Zondagsrust (1902) geeft vorm aan die kritiek. Dit boek vertelt, hoe een kleinburgerlijk gezin in de nieuwe buurt van een grote stad de Zondag viert. De stemming is door en door naargeestig en ellendig, maar Van Deyssel voelde het ‘mystische’ karakter van deze werkelijkheidsafbeelding. De reden, waarom de Zondag onverdraaglijk saai is, wordt niet met woorden blootgelegd. De schrijver laat voelen, dat hij de innerlijke uitgeputheid van het christelijk geloof voor deze verwording aansprakelijk stelt. Christenen vergallen elkander het leven door hun meedogenloze zucht om elkander op fouten te betrappen en wetten voor te schrijven. Wanneer vrouw Verhoef haar drankzuchtige moeder enigszins wil verontschuldigen door te zeggen: ‘Ach ja, een oud mensch, en ze heeft toch al niet veel’, vervolgt Coenen: ‘Verhoef vond deze plotselinge christelijke stemming zot en vrij hinderlijk, omdat zij zich waarlijk ook niet ontzag, op d'r moeder af te geven’. Dit gebruik van het woord ‘christelijk’ legt een heimwee bloot, doch Coenen zag de overtuiging alom overwoekerd door de winzucht, de toewijding door de knibbelarij en de heiligheid door het zedenmeesterschap. Dit maakte hem rebels van hopeloosheid. Als toegift was aan het verslag van de ‘misselijke dag’ de novelle Bezwaarlijke Liefde toegevoegd, die de leegte van het minnespel openstiet, nadat de leegte van de vrije-tijd-besteding bladzijden lang had gegeeuwd. In Duisternis (1903), het verslag van een enkele dag uit het leven van een jonge man, die naar een betrekking soliciteert, ontleedt de smartelijke lediggang der ziel, waardoor zelfmoordverlangens tot rijpheid worden gebracht, maar ook deze gaan voorbij in de volledige zinloosheid van het bestaan. Behalve deze langere verhalen, nauwelijks romans, publiceerde Frans Coenen de vertelselbundels Studies (1894), Bleeke
Levens (1899), Vluchtige Verschijningen (1903), Schetsen (1903) en Burgermenschen (1905), grotendeels doortrokken van hetzelfde grauwe pessimisme en dezelfde weerstandloze walging.
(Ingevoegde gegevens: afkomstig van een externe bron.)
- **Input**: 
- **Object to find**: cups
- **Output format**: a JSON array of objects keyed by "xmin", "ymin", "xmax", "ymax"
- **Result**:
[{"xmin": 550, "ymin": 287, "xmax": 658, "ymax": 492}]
De stijl is in die schetsen en verhalen schools-naturalistisch met een voorkeur voor tekenachtige adjectieven en nieuw-gevormde werkwoorden, gelijk men ze in diezelfde jaren overvloedig aantrof bij de Nieuwe Gidsers. Die stijl bevredigde de schrijver niet. Na 1905 zou het dertig jaar duren, voordat hij weer een verhalend boek voor de uitgave gereed maakte.
Na zijn promotie had hij zich aan de journalistiek willen wijden, maar hij was lichamelijk niet opgewassen tegen regelmatig dagbladschrijverswerk en vond er geestelijk ook geen voldoening bij. In 1895 werd hij conservator van het museum Willet-Holthuyzen te Amsterdam. Deze sinecure bood hem gelegenheid, zijn letterkundig werk te verzorgen en kleine, meest ironische bijdragen te leveren aan De Kroniek van P.L. Tak. Hij zette ze voort in andere weekbladen. Onder de titel Veertig Jaar Commentaar (1947) bracht Barend de Goede er een kleine bloemlezing uit bijeen, voldoende om een
| |
| |
indruk van de stijl te geven, maar te weinig omvangrijk om de ontwikkeling te doen volgen, die Coenen doormaakte. De meeste van zijn entrefilets werden ingegeven door gebeurtenissen van de dag. Hij bekijkt die met weerzinnige humor en glimlacht sardonisch om de mensen, die zich druk maken voor schijnbaar grote zaken en hoge gedachten, doch in werkelijkheid hun eigen ambities bevredigen. Hij spot met de gewichtigen, de opgeblazenen en de officiëlen. Hij kan zich echter temidden van dit sarcasme vertederen, wanneer hij een klein kind ziet. Hij hield van kinderen. Zijn diepste gemoed was mild en kwetsbaar. Maar dan dacht hij ineens aan de toekomst van zulk een kind. De klassenstrijd. Het giftgas. Het stempellocaal. Het concentratiekamp... Het maakte hem aanvankelijk opstandig, later diep weemoedig.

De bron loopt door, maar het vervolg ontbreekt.